Hoje, comecei esse dia - vigília da festa de Pentecostes - com um diálogo aberto com um grupo de padres e leigos da região de Veneza. Conversamos sobre um mundo de questões, desde o Fórum Social Mundial, a crise ecológica, a situação da Igreja e a liturgia.
Depois, tive a graça divina de almoçar com três sofredores da rua. Como dizem aqui na Itália: barboni, isso é, vagabundos de estrada. Eram três italianos que perderam emprego e perdendo emprego, acabaram perdendo família e perdendo tudo. Hoje vivem um dia em um abrigo da cidade, amanhã, em outro e uma vez ou outra em alguma casa abandonada ou banco de rodoviária ou estação de trem. O pároco daqui (Dom Nandino) os acolhe sempre e os recebe como irmãos. Dois se chamam Stéfano e têm cada um seus 50 anos. Sandro é mais novo e deve ter mais de 40. Esse último é mais falador. Conversava em dialeto vêneto que eu não conheço e compreendia uma ou outra coisa. Compreendia que ele dizia: Tenho uma dignidade e quero que me respeitem como pessoa. Eu me senti almoçando com Jesus e quase não falei a não ser para dizer que almoçar com eles era um presente divino para mim e que, há muito tempo, não provava uma refeição tão gostosa (preparada por dois deles na paróquia).
Agora estou a caminho de Vicenza onde participo à noite do Festival Bíblico Nacional onde devo falar (mais de 250 pessoas) sobre "A terra e os céus estão cheios da tua glória".
Não sei o que direi ou o que Deus vai me inspirar. Sei que é bom fazer essa meditação na noite de Pentecostes. Na vigília, o Ofício Divino das Comunidades propõe o refrão tirado do livro da Sabedoria e que Reginaldo Veloso adaptou e canta: "O Espírito do Senhor, o universo todo encheu. Tudo abarca em seu saber. Tudo enlaça em seu amor, aleluia, aleluia, aleluia, aleluia...".
Pessoalmente, lamento ter podido aproveitar, saborear pouco esse tempo pascal que se encerra nesse domingo. Sinto-me como se tivesse podido gozar de um alimento maravilhoso e tivesse tido pouco tempo para sorver essa maravilha. No entanto, optei por viver na diáspora (dispersão do mundo) e aí fazer o que?
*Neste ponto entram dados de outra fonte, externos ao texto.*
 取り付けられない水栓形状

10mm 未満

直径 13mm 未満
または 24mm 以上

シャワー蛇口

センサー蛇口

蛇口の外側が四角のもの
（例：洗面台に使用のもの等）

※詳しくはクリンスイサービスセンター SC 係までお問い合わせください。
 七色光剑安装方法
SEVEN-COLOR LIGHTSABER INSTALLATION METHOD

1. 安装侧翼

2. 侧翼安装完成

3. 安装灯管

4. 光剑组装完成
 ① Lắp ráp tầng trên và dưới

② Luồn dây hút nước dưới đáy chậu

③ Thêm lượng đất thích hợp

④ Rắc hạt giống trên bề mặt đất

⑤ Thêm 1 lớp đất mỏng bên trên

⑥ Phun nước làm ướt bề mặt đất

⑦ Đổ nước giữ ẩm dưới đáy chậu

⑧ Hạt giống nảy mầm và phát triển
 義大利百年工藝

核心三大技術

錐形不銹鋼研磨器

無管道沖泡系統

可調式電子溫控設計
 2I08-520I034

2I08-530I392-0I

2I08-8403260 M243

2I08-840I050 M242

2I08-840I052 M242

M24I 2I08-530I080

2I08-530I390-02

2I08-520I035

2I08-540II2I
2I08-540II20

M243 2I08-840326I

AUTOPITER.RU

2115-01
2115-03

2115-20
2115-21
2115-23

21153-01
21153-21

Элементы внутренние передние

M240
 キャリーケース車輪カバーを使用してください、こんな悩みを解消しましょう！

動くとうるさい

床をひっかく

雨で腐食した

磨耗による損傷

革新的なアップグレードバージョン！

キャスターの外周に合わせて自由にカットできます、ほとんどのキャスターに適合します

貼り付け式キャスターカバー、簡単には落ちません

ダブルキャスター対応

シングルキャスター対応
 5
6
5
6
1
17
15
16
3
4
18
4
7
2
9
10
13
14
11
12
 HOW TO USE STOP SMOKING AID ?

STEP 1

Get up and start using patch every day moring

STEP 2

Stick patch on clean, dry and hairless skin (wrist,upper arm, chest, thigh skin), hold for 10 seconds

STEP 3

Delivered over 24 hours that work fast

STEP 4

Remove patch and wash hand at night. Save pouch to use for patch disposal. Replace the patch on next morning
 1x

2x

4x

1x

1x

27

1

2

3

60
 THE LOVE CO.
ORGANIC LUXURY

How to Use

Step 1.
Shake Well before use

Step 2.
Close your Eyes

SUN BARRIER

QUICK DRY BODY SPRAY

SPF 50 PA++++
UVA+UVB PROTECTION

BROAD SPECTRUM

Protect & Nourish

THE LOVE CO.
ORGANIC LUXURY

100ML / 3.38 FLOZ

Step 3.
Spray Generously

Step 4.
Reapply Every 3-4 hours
Aprendi com os irmãos e irmãs do Candomblé a contemplar a presença divina na terra, na água, no ar, no fogo, nas árvores e em todo o universo. Aprendi a ver em todas as coisas o halo da presença divina. E isso me faz tratar os seres vivos de um modo distinto... novo. Ou ao menos saber que devo agir assim...
Agradeço a Deus ser dessa comunidade dos discípulos e discípulas de Jesus a qual ele vem, hoje, no meio de nós, mostra suas chagas e nos diz: Paz para vocês. As chagas dele se revelam em mim e nos meus irmãos - na luta da vida. O Ressuscitado que se manifesta a nós tem chagas abertas. Não é um super herói forte e sempre vitorioso. É ferido de nossas feridas humanas e tem a cara de nossos grupos e comunidades, frágeis e com seus problemas.
E diz o evangelho de João (Jo 20, 19- 23): ele sopra sobre nós, nos dá a energia divina do amor: "Recebei o Espírito Santo" e nos confirma no serviço de nos perdoar uns aos outros em seu nome.
Nesses dias, agradeço a Deus ter podido receber um telefonema de um irmão com o qual me sentia separado - sem eu querer - mas que havia rompido por mim - e ele tomou a iniciativa de reconciliar-se comigo. E eu deveria ter feito isso, mas acabei não fazendo por pensar que ele não queria ou não se interessaria por isso. E sofria porque Deus me chamou para viver a unidade, custe o que custe... Assim, ressuscitei quando ouvi sua voz e pude lhe confirmar que já o havia perdoado e que também, de minha parte, pedia o seu perdão por qualquer coisa em que lhe houvesse ofendido. E assim, celebramos a Páscoa de Jesus de uma forma nova. Agora é Pentecostes. Assim podemos viver a missão. Uma missão de ser testemunhas do amor divino no mundo.
Hoje, em El Salvador, a Igreja declarará beato a Dom Oscar Romero. É também um gesto de reconciliação porque até poucos anos (até chegar o papa Francisco), o Vaticano não podia ouvir o seu nome... E durante todos esses 35 anos, o seu processo de canonização estava parado. Agora, mesmo com todas as ambiguidades que esse tipo de processo tem, (penso que mistificar a pessoa ou fazer dele um herói sempre acaba por afastá-lo de nós e não o aproxima mais do povo), mas mesmo com essas questões, se a sua mensagem profética passa a ser mais lembrada, graças a Deus. Será um novo Pentecostes na Igreja e no mundo.